The Latin and Dutch versions of legend of Cunera date from the 14th and 15th centuries. The historical events underlying the legend cannot be determined. Just as Ursula's the historicity of Cunera must be doubted. During the late 15th century, the king was identified as Radbod, King of the Frisians (died 719), who was supposed to have assisted the Huns in the siege of Cologne. In fictional genealogical treatises, his grandson and namesake Radbod was married to Amarra, Princess of the Hungary (the land of the Huns). Recent fiction has given her the name of Adelgonde.

==Veneration==

The Utrecht bishop Saint Willibrord (d. 739) is said to have announced Cunera's canonization. During the Late Middle Ages a great pilgrimage took place during the annual horse fair at Rhenen.
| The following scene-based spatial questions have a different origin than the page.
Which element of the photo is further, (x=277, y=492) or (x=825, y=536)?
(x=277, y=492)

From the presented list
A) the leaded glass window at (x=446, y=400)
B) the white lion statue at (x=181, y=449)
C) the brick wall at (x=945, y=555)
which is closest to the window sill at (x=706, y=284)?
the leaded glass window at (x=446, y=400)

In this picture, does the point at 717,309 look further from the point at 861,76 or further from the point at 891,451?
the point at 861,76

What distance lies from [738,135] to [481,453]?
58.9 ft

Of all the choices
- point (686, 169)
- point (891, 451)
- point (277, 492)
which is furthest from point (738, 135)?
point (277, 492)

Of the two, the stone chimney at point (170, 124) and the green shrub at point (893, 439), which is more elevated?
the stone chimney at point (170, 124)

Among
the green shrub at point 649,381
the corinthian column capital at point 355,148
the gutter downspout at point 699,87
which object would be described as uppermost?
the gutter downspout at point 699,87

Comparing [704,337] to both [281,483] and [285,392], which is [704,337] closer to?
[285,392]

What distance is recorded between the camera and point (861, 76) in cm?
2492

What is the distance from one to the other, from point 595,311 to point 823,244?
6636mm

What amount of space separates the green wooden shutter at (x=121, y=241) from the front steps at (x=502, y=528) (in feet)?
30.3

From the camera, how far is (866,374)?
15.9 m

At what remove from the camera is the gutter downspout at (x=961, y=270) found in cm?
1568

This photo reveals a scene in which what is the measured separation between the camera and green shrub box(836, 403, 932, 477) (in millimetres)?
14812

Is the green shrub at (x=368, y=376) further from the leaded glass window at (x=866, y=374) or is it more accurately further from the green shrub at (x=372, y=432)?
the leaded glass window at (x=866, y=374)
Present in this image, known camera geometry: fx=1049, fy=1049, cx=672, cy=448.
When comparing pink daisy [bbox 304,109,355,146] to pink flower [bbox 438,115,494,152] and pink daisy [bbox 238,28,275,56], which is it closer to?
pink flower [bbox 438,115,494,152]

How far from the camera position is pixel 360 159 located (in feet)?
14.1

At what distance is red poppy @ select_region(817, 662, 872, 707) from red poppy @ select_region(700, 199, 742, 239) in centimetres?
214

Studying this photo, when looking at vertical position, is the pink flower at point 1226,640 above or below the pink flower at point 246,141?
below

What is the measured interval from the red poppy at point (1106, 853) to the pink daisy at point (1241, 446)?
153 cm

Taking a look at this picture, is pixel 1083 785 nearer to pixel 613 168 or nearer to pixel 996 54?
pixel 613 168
Eventually this led to the consecration of the local St Peter's church to Cunera. The church was later replaced by the present Cunera-Church and the Cunera-Tower (completed in 1531). As a result of the Protestant Reformation in 1580 the Cunera-church was stripped of its images of saints. Cunera's relics were moved to Emmerich in the Duchy of Cleves and to Bedaf in Uden. The scarf, wurgdoek or dwale which had her strangled is now hosted by the Museum Catharijneconvent. Scientific research has proven that it is a 5th-century cloth, woven of Coptic linen. The feast of Cunera is celebrated on June 12.